- Provided text
........

Terrible clickbait titles aside, I wanted to improve on a project from a few weeks ago. Nick Poole gave me the idea of automating the DIY Yagi-Uda antenna/divining rod I had put together in order to find the orientation of the maximum WiFi signal strength.

The execution was straightforward: mount the antenna and ESP8266 Thing Dev Board onto a pan/tilt bracket with some servos. The ESP8266 code was updated to connect to a WiFi access point (AP) and begin sweeping up and down (about 70°) and left to right (about 180°). At 5° increments, the ESP8266 would take an RSSI reading and remember the yaw and pitch settings of the highest RSSI. After sweeping, the antenna automatically returns to the position with the best RSSI.

Here’s a video of it in action:

There are, of course, a number of problems with this whole setup:

  1. The polarization (roll) of the antenna is not taken into consideration. It would require another servo to test vertical and horizontal orientations.
  2. If the antenna were moved, it would obviously require another maximizer sweep.
  3. If you stand in front of the antenna, place your hand near it, or put any sort of object in its line of sight. You change the multipath propagation of the radio waves, which can mess up the sweep tests or change where the best signal strength might be.
  4. I’m still relying on a poorly made DIY antenna. A professionally made directional antenna should, in theory, perform a lot better than my warped popsicle stick and paperclip monstrosity.

........

- Excerpted data
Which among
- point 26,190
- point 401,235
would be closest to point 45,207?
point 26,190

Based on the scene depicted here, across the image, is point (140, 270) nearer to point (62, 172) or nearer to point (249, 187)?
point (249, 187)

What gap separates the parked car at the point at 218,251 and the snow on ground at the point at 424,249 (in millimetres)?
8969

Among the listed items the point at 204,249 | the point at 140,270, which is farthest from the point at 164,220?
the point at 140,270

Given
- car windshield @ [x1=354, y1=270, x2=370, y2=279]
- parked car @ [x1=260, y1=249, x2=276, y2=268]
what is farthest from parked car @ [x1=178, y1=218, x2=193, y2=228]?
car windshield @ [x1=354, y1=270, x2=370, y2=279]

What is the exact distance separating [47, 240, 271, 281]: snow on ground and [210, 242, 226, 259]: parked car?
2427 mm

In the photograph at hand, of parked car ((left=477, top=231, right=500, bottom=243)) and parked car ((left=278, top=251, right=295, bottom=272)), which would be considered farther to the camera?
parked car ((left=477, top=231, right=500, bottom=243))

........

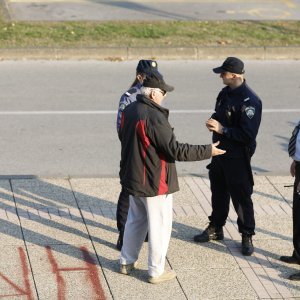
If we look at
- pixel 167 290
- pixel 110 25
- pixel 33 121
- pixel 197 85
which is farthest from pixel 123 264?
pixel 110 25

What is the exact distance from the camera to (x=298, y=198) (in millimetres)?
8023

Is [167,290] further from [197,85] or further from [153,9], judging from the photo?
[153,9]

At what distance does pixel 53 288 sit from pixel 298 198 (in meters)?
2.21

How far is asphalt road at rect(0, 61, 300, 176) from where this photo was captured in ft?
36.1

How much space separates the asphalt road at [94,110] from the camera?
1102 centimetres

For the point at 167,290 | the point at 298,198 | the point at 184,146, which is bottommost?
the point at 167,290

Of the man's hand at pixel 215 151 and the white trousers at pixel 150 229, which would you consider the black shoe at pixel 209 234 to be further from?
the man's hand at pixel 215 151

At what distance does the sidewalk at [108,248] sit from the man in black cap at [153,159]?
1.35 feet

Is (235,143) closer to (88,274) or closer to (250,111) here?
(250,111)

........

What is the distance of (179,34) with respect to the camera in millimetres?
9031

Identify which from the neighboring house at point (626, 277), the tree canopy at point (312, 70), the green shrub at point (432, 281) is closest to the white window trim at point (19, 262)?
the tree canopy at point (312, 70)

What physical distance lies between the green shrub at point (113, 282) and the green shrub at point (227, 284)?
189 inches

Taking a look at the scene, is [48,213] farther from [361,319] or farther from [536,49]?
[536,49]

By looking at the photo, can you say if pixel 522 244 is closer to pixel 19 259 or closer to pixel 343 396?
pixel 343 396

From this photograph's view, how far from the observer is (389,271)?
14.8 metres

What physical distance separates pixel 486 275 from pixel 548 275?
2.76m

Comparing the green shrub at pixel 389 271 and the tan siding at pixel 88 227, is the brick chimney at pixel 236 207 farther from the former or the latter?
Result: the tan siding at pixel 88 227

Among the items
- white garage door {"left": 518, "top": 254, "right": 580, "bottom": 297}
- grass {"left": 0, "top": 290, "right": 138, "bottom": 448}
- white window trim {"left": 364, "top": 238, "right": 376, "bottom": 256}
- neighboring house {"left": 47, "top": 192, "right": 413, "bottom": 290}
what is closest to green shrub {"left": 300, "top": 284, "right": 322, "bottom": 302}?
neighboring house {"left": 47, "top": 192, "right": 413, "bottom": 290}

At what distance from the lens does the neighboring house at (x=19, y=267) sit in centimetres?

........

- Objective 1
Return the part of the antenna write-up between "Here’s a video" and "and paperclip monstrosity.", inclusive.
- Objective 2
Does each statement below agree with the antenna write-up? Answer yes or no for each, and quote the deciding words.
(a) The antenna swept left to right through about 180°.
(b) The ESP8266 took an RSSI reading at every 1° increment.
(c) The setup accounts for the polarization of the antenna.

- Finished answer 1
Here’s a video of it in action:

There are, of course, a number of problems with this whole setup:

  1. The polarization (roll) of the antenna is not taken into consideration. It would require another servo to test vertical and horizontal orientations.
  2. If the antenna were moved, it would obviously require another maximizer sweep.
  3. If you stand in front of the antenna, place your hand near it, or put any sort of object in its line of sight. You change the multipath propagation of the radio waves, which can mess up the sweep tests or change where the best signal strength might be.
  4. I’m still relying on a poorly made DIY antenna. A professionally made directional antenna should, in theory, perform a lot better than my warped popsicle stick and paperclip monstrosity.

- Finished answer 2
(a) Yes: "left to right (about 180°)"
(b) No: "At 5° increments, the ESP8266 would take an RSSI reading"
(c) No: "The polarization (roll) of the antenna is not taken into consideration."